*Source data:*
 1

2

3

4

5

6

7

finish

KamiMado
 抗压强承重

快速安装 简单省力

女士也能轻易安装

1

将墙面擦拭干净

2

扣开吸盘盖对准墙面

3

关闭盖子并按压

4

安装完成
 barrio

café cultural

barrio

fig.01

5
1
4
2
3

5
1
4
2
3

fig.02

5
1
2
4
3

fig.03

* * *

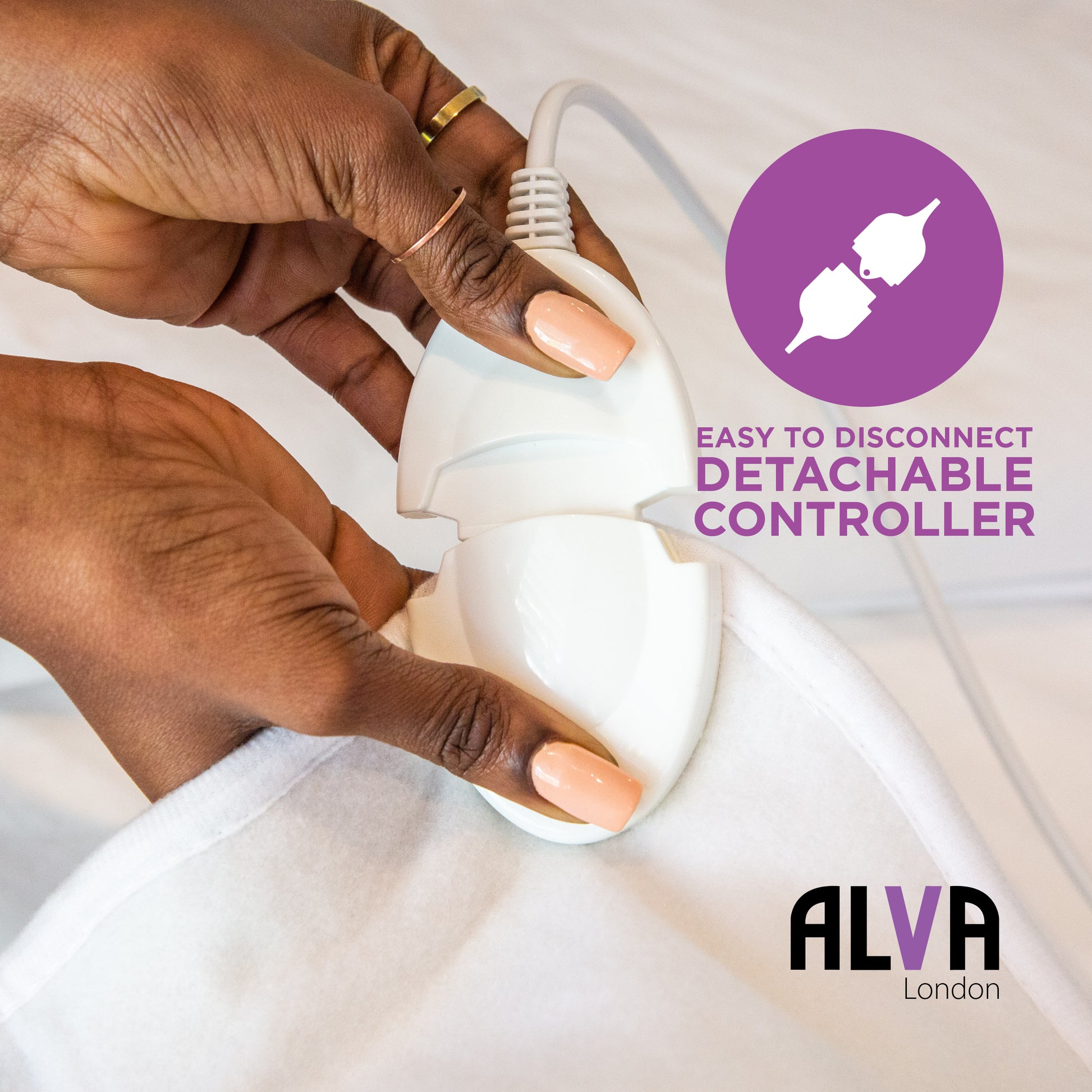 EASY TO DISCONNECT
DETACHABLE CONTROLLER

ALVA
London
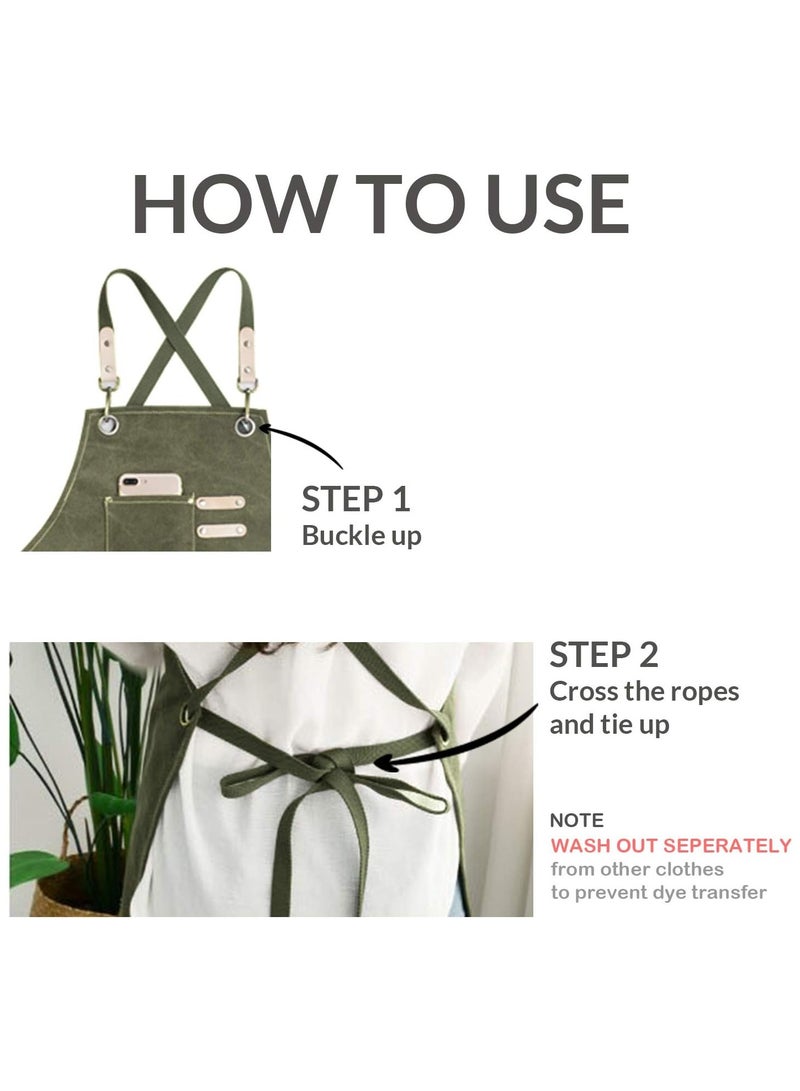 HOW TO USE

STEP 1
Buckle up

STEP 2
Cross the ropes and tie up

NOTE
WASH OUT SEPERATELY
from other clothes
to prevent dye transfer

*Action item:*
In the listing above, find the line containing "DETACHABLE CONTROLLER" and the line containing "to prevent dye transfer"; print those lines and every line between them exactly, leaving out pictures.

*Completed exercise:*
DETACHABLE CONTROLLER

ALVA
London
 HOW TO USE

STEP 1
Buckle up

STEP 2
Cross the ropes and tie up

NOTE
WASH OUT SEPERATELY
from other clothes
to prevent dye transfer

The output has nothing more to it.